#### [Work to be completed]
Put each line of the items below into a numbered list, leaving out the blank lines and the pictures.

#### [Extracted material]
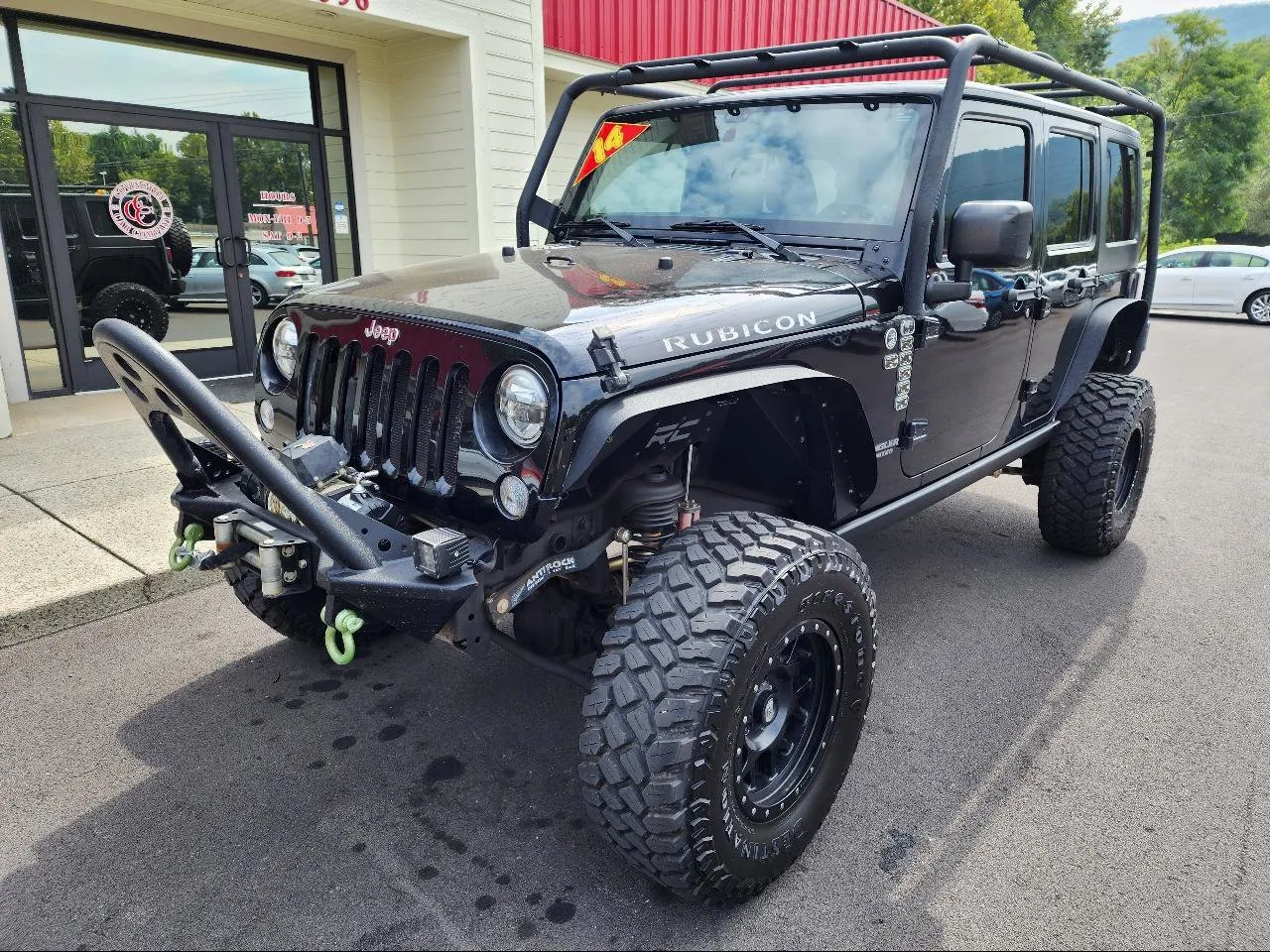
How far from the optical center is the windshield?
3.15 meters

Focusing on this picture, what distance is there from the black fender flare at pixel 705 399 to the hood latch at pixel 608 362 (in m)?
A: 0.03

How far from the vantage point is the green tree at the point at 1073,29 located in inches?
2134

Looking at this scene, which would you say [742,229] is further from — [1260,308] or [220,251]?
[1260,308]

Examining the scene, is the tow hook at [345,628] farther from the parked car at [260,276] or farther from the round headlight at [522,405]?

#### [Response to the task]
1. How far from the optical center is the windshield?
2. 3.15 meters
3. Focusing on this picture, what distance is there from the black fender flare at pixel 705 399 to the hood latch at pixel 608 362 (in m)?
4. A: 0.03
5. How far from the vantage point is the green tree at the point at 1073,29 located in inches?
6. 2134
7. Looking at this scene, which would you say [742,229] is further from — [1260,308] or [220,251]?
8. [1260,308]
9. Examining the scene, is the tow hook at [345,628] farther from the parked car at [260,276] or farther from the round headlight at [522,405]?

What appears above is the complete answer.